● Provided data:
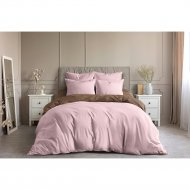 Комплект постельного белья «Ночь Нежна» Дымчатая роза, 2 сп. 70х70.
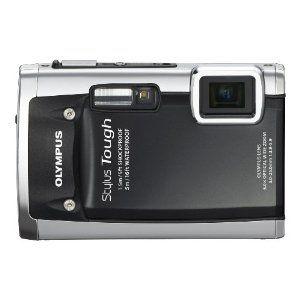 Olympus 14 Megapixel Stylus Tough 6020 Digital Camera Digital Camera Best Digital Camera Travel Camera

--

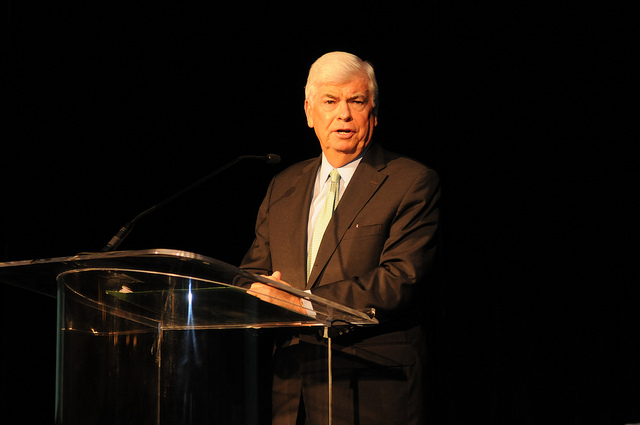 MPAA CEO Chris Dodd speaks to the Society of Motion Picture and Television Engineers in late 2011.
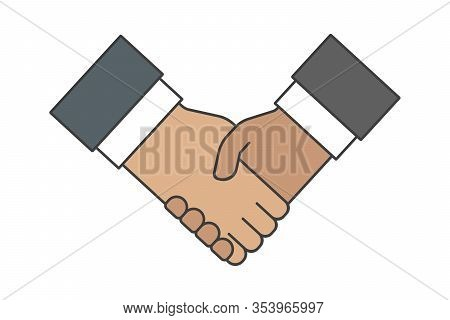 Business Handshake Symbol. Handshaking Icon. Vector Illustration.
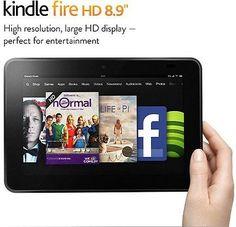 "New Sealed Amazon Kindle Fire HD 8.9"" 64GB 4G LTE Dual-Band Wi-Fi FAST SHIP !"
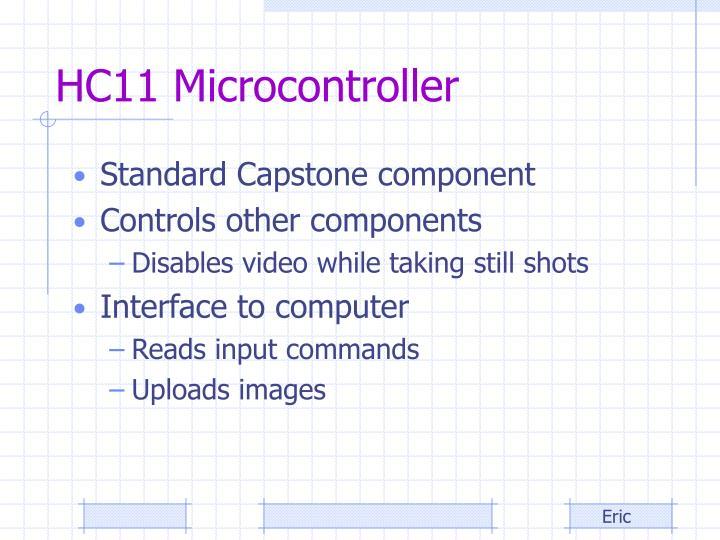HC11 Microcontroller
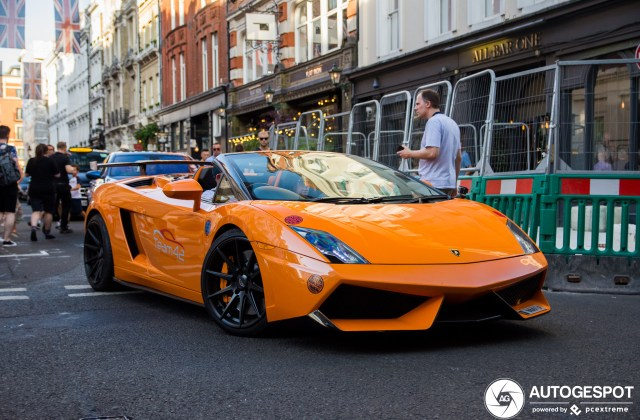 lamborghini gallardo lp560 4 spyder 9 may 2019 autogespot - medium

--

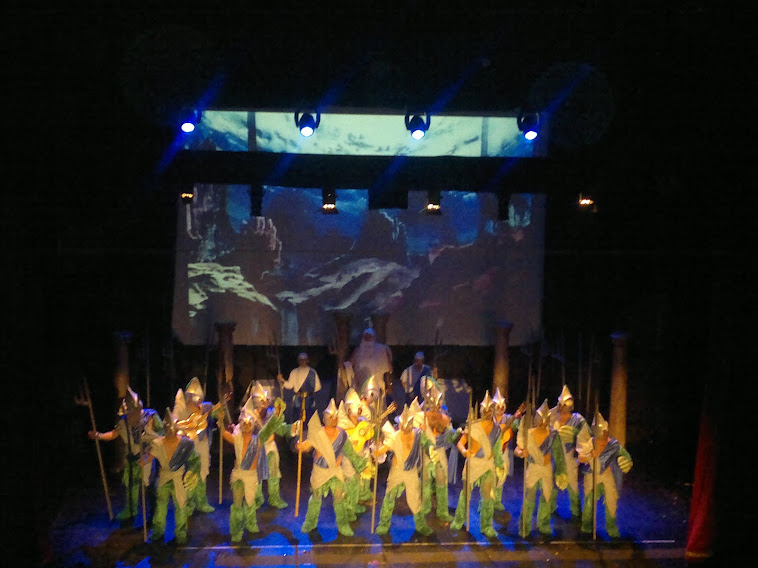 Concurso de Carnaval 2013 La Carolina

● Task to complete: Leaving every picture aside, reproduce exactly the lines above from the one with "Business Handshake Symbol." up to and including the one with "lamborghini gallardo lp560", and no others.

● Answer to the problem:
 Business Handshake Symbol. Handshaking Icon. Vector Illustration.
 "New Sealed Amazon Kindle Fire HD 8.9"" 64GB 4G LTE Dual-Band Wi-Fi FAST SHIP !"
HC11 Microcontroller
 lamborghini gallardo lp560 4 spyder 9 may 2019 autogespot - medium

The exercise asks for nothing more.